19. The parts replacement procedure of claim 13, wherein an inline full width array sensor is situated in a media path or at a photoreceptor to evaluate print defects in the second routine.

20. The parts replacement procedure of claim 13, wherein an inline full width array sensor is situated in a media path or at a photoreceptor to evaluate streaks in the third routine.

21. The parts replacement procedure of claim 13, further incorporating a fault patterns recognition to automatically identify a faulty part.

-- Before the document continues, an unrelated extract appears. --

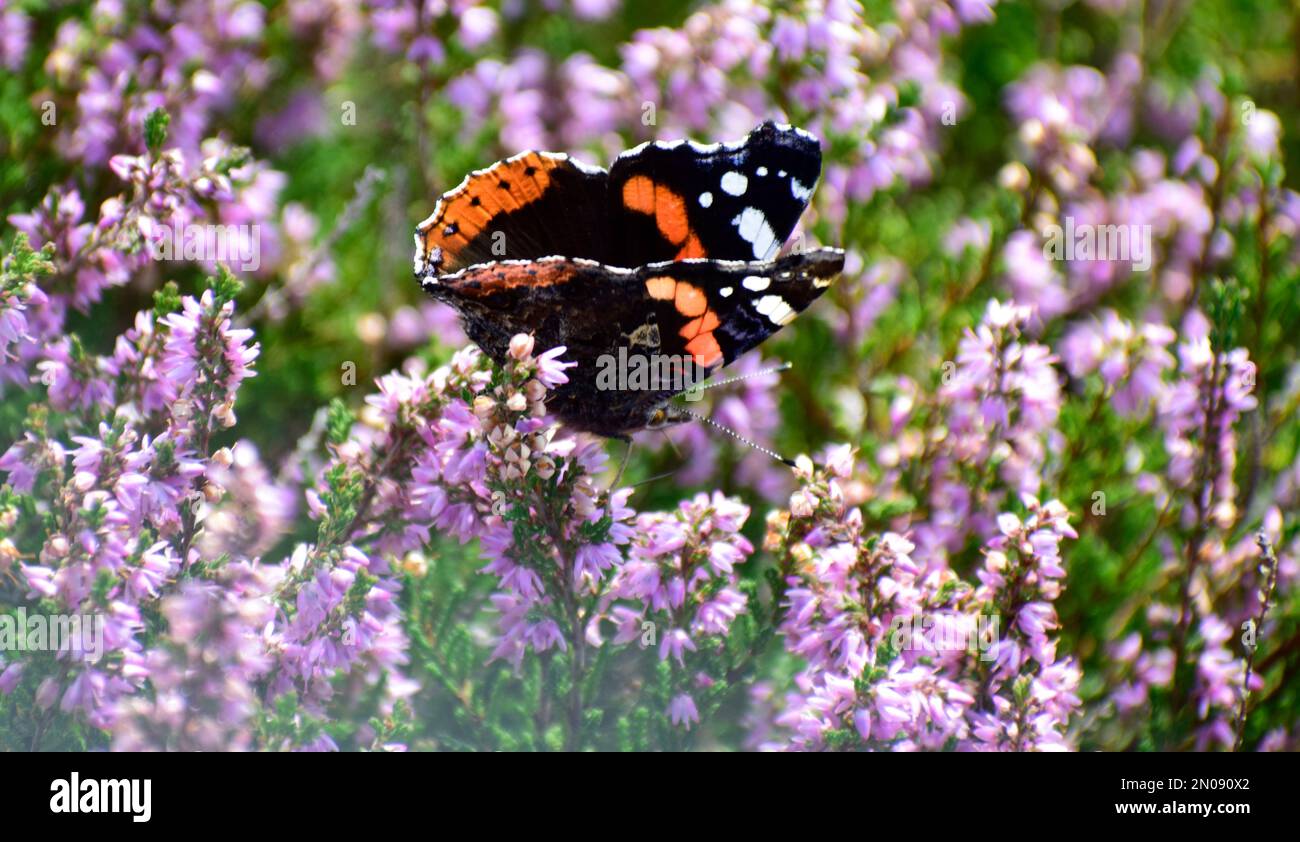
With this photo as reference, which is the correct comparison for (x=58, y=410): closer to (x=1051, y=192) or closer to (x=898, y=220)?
(x=898, y=220)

22. A method of diagnosing a part needing replacement in a document handling device, comprising:

entering a login by a user trained in part replacement procedures;

selecting between a first routine, a second routine, and a third routine capability;

comparing at least one print media with another print media or image;

selecting a defect description that best matches the defects identified in the comparison;

selecting in a parts library a part identified by the diagnostics system as needing replacement based on the defect selections; and,

replacing the part following a user instruction capability providing a replacement procedure.

23. The method of claim 22, wherein a routine for the first comparison includes:

printing a fused print media on a finisher top tray;

printing a second, unfused print media and leaving the second, unfused print media in a shutdown print engine area;

removing the unfused print media from the print engine;

comparing the unfused print media with the fused print media for identification of at least one defect; and,

selecting an appropriate defect description from a list of foreseeable defects.

24. The method of claim 23, wherein selection of the defect descriptions for the first comparison includes:

a selection identifying a presence of the defect on the fused print media;

a selection identifying the presence of the defect on both the fused and unfused print medias; and

a selection identifying no presence of defects on either the fused or unfused print medias.

25. The method of claim 22, wherein selection options on the screen for the at least one image includes:

a solid line defect;

a deletion defect;

a spots defect;

a streak defect;

a repetitive defect; and,

a combination thereof.

26. The method of claim 22, wherein a routine for the third comparison comprises:

printing a first set of at least two print media with no charge applied to a photoreceptor;

removing the first set of at least two no charge print media from a top tray;

selecting one of the at least two no charge print media which exhibits most noticeable streaks;

marking the selected no charge one of the at least two no charge print media;

commanding the document handling system to continue the routine;

printing a second set of at least two print media with low charge applied to a photoreceptor;

removing the second set of at least two low charge print media from a top tray;

selecting one of the at least two low charge print media which exhibits most noticeable streaks;

marking the selected low charge one of the at least two low charge print media; and,

comparing streaks of the selected no charge one of the at least two no charge print media with streaks of the selected low charge one of the at least two low charge print media.